The pressure on ports means shipping lines with delayed schedules unload boxes but often do not wait around to reload empty containers. This means many portside warehouses are overflowing. In the UK, Brexit has also slowed customs clearance and contributed to a shortage of the heavy goods vehicle drivers needed to clear ports. Shipping rates have eased slightly in recent weeks, but it’s difficult to tell whether this is the result of a reduction in demand for durable goods or just a seasonal slowdown, with all deliveries due before Christmas having already set sail, Devetak said. Either way, rates are unlikely to come down significantly until the current congestion clears, he added.

That could take up to 18 months, said Braemar Shipping Services (BMS) chief executive James Gundy. Some companies have chartered dry bulk vessels typically used to transport commodities to ship empty containers back to source markets in Asia in a bid to ease blockages, but this has only served to push up prices in that market. The Baltic Dry Index, which measures the cost of transporting dry bulk goods, is up 241 per cent year-to-date. “We’ve seen no real investment in the dry cargo bulk fleet in the last 10-12 years,” Gurney said.

Reinvesting returns

The shipping lines are using the huge profits they are booking to reinvest, according to Drewry’s Tiwary. An analysis of cash-flow statements of 11 major shipping lines found that of the profits generated since the beginning of last year, they’ve used $43bn to pay down existing debt, compared with $6bn for dividends and $2bn for share buybacks. 

They’ve also embarked on mergers and acquisitions, snapping up logistics companies to gain greater control over the delivery of goods to end customers and they’ve spent $2bn on new containers to ensure they can continue shipping goods from the Far East.

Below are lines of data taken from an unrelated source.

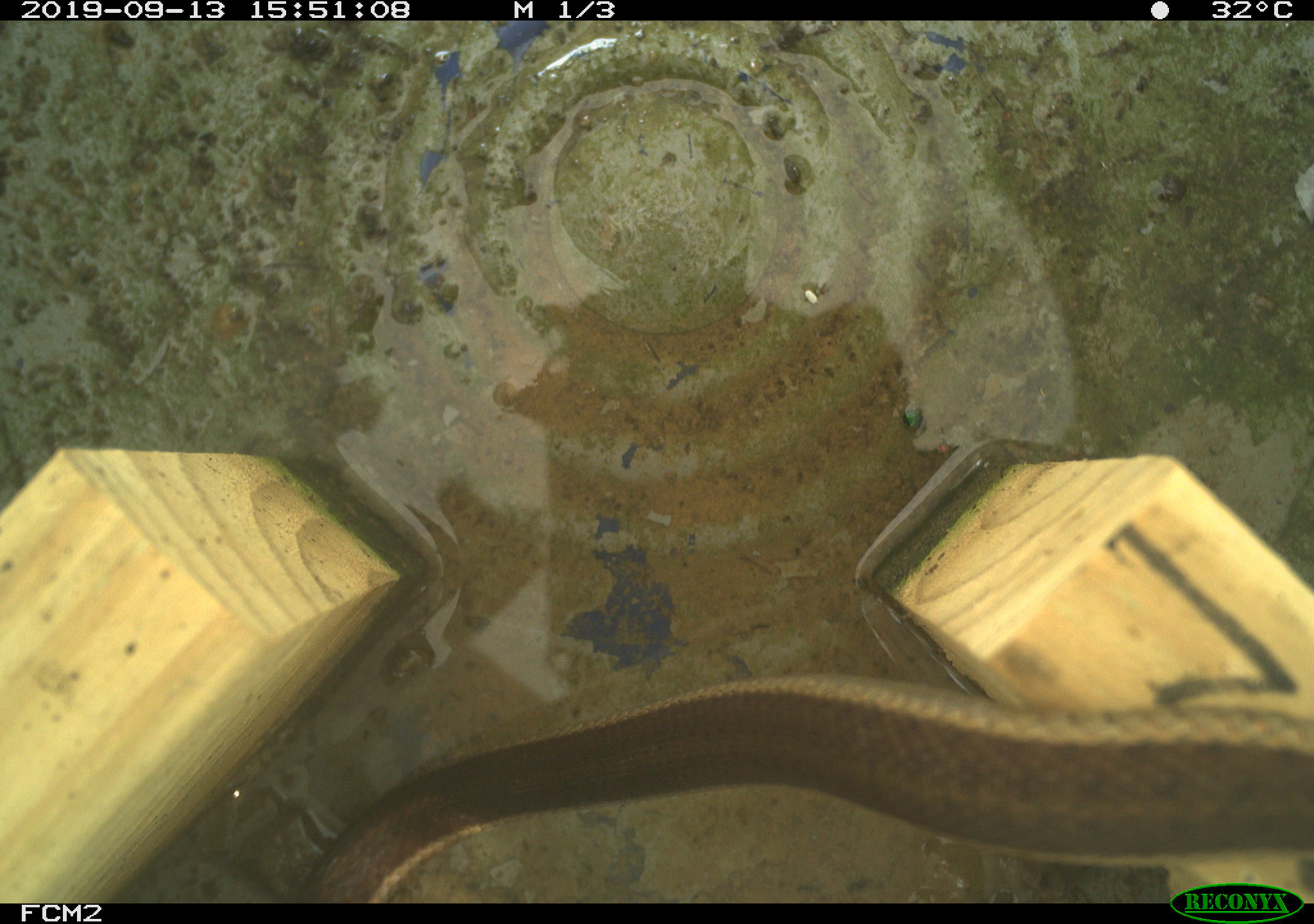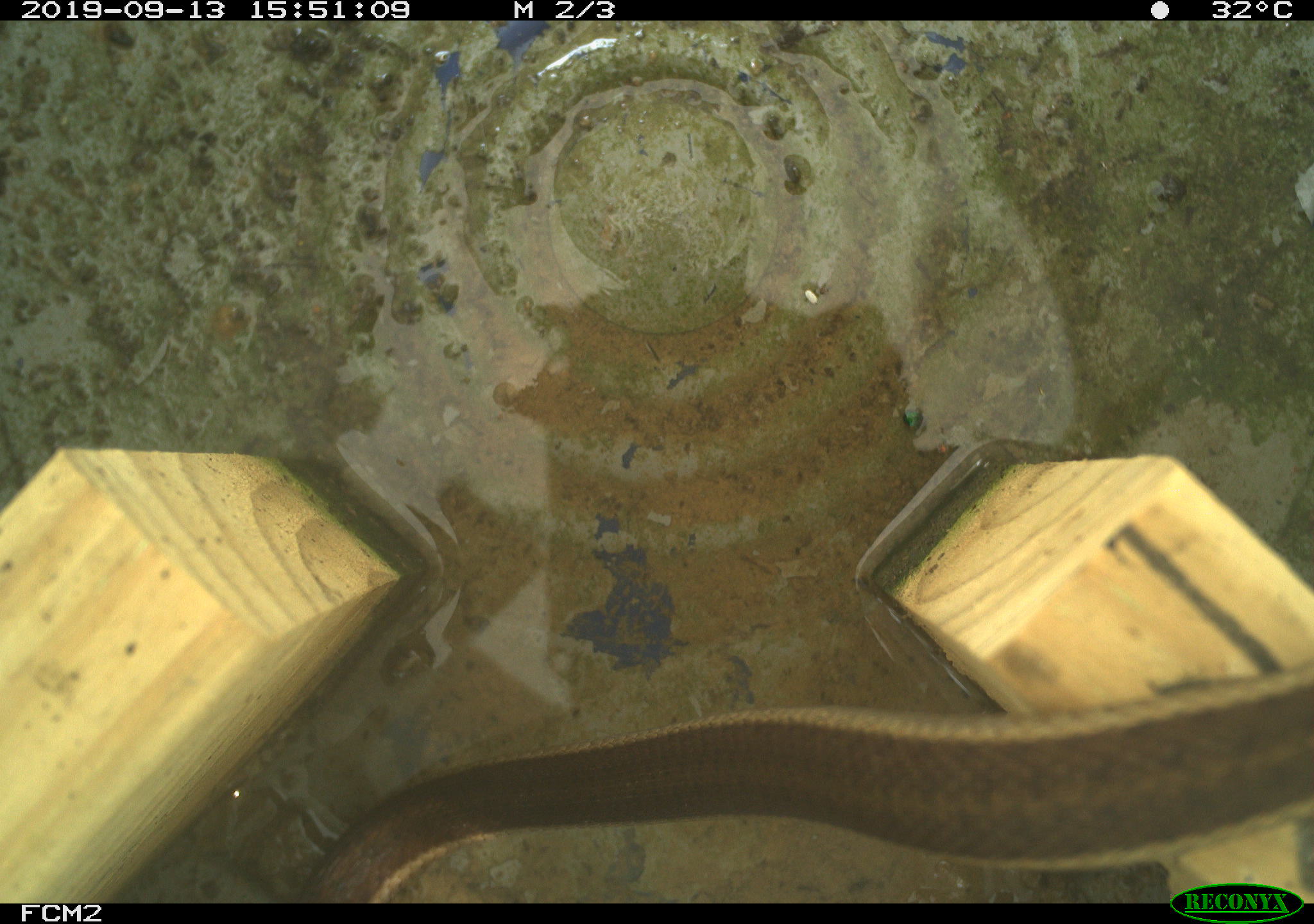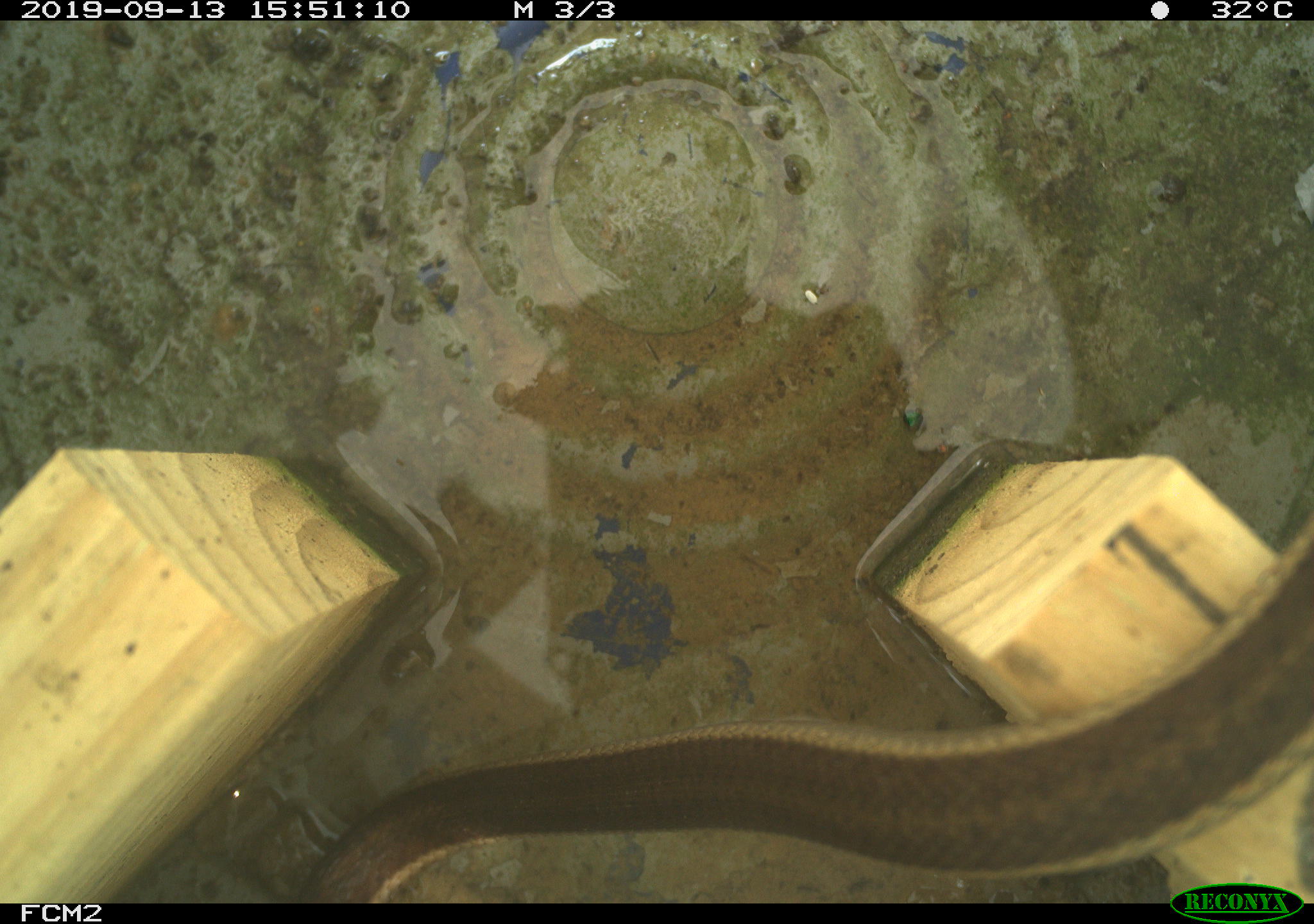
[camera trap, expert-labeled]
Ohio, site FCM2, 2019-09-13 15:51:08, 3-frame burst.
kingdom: Animalia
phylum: Chordata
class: Reptilia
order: Squamata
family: Colubridae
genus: Thamnophis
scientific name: Thamnophis sirtalis sirtalis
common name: eastern gartersnake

They have also opened new credit lines to fund newer, more environmentally friendly fleets. Hamburg-based Hapag Lloyd has raised more than $1.7bn this year in green financing to fund the construction of 12 new ultra large container vessels, each capable of carrying 23,500 twenty foot-equivalent units (teu), with engines that can run on liquefied natural gas as well as conventional shipping fuel. In August, Copenhagen-based Maersk ordered eight large 'carbon neutral' container vessels capable of carrying 16,000 teu that will run on methanol.

A record $37.7bn of orders have been placed by shipping lines in the first nine months of the year, according to Stephen Gordon, managing director of the research arm of shipbroker Clarksons (CKN). Vessels on order will have a capacity of 5.6 million teu, or about 23 per cent of the global total. This is an increase from just 8 per cent a year ago. 

Drewry expects its average global shipping rate, which combines the volatile spot rate with longer-term contract rates, to increase by 6 per cent next year. However, all of this additional capacity means rates from 2023 onwards could plunge. For now, the industry seems unconcerned, Heaney said. “They’re going to make three years of unthinkable profits and as such be desensitised to such trifling concerns.”